THE TASK ::
Answer these questions using the book review below:
(a) How did the reviewer come to have a copy of The Spark?
(b) In what year was David Drake born?
(c) What are the people who can fix artifacts from the Ancients called?

PROVIDED TEXT ::
Book Review — The Spark by David Drake

The Spark
The Spark and Ulysses were this month’s TBR jar picks!

So I received The Spark in a Page Habit box a few months ago and it was an unexpected but pleasant surprise.

David Drake was born in 1945, he’s a Vietnam War veteran and he’s known for being a major author in the military science fiction genre. The Spark is the first book that I read by Drake and I really enjoyed it!

The Spark is a take on an Arthurian legend, if you are familiar with the tale, you’ll see plenty of parallels, but the differences are what really caught my attention. First is the world where this story takes place. It is a world that has many towns and cities connected by a Road. The world is divided into Here and Not Here, two sort of parallel universes that connect or overlap in certain places, one of them being this Road that connects everything. There are artifacts from the Ancients (which seem to be today’s world since there are references to umbrellas, projectors, and weapons) that only certain people are able to fix and make work again, these people are called Makers.

DATASET ::

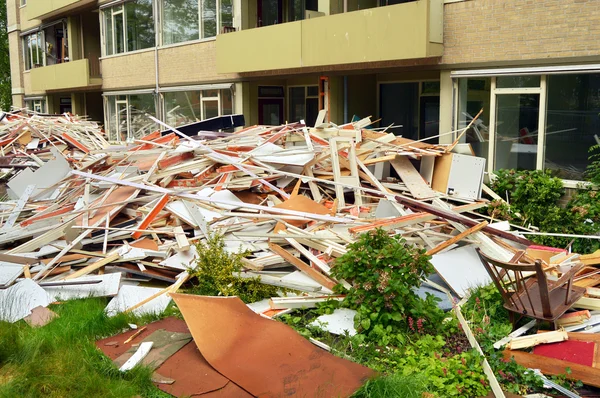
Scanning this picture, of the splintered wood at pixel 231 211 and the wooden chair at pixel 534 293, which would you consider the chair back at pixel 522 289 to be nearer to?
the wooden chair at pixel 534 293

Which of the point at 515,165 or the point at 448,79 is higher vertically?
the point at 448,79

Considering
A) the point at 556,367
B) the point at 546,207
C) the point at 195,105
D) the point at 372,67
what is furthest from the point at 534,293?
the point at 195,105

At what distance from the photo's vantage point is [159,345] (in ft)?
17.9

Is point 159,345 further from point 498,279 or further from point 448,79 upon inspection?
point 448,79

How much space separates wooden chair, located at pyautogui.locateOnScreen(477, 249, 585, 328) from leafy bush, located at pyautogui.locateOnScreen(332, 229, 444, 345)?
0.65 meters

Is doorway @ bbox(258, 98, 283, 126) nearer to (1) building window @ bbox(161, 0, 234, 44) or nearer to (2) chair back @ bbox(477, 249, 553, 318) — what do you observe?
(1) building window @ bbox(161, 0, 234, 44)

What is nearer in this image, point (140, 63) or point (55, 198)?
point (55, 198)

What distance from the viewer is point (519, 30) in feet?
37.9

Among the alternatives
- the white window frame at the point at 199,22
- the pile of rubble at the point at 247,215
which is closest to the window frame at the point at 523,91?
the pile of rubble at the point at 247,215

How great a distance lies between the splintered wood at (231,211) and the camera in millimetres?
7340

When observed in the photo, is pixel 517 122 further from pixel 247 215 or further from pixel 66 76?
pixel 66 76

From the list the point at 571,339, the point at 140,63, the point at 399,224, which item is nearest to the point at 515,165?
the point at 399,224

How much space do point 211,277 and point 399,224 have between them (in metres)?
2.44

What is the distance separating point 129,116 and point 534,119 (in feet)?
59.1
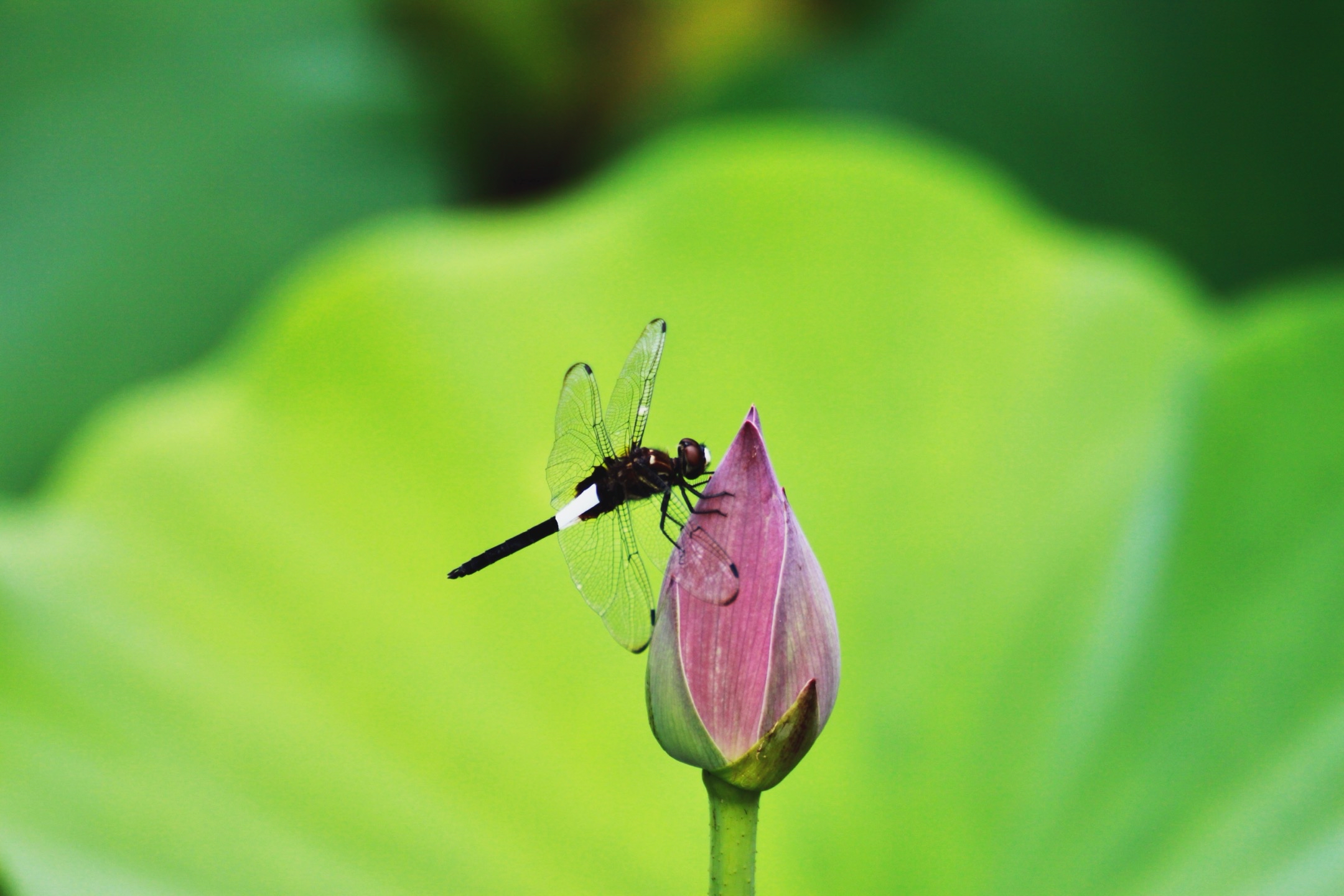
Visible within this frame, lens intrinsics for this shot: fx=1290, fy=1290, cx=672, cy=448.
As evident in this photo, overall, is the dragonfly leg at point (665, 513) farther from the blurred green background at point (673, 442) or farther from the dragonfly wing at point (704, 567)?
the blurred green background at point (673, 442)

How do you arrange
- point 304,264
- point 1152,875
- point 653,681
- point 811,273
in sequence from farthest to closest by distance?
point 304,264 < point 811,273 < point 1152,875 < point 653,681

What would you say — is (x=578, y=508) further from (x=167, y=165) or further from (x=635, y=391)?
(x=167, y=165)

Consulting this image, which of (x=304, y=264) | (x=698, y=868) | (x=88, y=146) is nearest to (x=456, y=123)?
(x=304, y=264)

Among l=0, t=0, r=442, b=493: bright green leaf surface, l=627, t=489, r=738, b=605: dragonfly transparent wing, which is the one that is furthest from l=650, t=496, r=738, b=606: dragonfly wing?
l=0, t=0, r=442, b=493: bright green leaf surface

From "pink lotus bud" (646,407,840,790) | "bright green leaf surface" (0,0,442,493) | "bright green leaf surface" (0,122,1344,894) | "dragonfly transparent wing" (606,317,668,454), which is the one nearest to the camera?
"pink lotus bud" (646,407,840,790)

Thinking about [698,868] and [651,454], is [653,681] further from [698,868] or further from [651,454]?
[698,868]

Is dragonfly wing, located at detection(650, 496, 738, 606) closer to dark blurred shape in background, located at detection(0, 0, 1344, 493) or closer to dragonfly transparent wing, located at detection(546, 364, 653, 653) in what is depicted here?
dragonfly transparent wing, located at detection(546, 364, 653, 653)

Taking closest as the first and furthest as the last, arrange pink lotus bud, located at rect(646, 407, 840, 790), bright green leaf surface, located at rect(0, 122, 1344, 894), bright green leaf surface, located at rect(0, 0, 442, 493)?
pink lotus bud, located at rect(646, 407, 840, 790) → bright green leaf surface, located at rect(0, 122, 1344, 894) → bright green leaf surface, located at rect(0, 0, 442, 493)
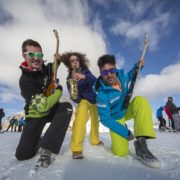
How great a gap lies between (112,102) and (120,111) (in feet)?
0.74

* * *

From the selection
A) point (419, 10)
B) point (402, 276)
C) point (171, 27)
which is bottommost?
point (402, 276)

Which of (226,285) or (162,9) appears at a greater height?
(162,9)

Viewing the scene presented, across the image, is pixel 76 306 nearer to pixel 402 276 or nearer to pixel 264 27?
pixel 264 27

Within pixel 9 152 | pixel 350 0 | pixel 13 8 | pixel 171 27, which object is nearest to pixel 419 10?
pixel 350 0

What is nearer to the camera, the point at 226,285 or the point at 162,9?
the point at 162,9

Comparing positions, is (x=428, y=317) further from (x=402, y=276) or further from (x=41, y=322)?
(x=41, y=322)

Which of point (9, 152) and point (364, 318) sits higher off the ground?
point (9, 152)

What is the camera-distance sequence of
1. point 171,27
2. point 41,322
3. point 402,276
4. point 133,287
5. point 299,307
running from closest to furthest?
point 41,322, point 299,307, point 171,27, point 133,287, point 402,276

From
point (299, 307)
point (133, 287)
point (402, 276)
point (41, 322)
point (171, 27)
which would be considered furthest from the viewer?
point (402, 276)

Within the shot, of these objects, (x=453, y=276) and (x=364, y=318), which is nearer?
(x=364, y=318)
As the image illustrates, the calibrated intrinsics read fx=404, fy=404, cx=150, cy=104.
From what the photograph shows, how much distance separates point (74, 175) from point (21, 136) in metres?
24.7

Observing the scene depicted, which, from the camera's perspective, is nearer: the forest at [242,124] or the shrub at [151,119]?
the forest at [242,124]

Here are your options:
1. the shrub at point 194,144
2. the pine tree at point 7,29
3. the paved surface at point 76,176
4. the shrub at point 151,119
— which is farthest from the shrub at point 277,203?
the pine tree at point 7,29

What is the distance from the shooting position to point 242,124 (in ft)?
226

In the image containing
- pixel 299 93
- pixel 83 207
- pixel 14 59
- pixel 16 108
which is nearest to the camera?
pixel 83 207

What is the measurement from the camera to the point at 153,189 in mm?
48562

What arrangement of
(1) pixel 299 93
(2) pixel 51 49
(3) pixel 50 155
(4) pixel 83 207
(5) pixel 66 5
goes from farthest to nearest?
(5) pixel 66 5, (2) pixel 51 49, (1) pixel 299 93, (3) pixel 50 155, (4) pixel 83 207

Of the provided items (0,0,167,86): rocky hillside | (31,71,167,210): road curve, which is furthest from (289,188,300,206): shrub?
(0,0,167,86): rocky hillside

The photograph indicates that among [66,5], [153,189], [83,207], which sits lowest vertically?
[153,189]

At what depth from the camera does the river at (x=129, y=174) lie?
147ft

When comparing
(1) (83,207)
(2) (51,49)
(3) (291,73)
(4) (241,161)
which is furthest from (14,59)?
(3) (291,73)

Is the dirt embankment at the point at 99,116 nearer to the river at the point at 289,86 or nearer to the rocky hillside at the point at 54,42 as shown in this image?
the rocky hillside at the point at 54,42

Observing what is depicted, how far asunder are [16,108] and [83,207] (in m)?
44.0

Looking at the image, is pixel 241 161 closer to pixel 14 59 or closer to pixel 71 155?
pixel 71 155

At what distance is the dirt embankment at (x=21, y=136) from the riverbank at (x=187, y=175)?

ANSWER TO THIS PROBLEM ::
(a) The reviewer received it in a Page Habit box a few months ago.
(b) 1945
(c) Makers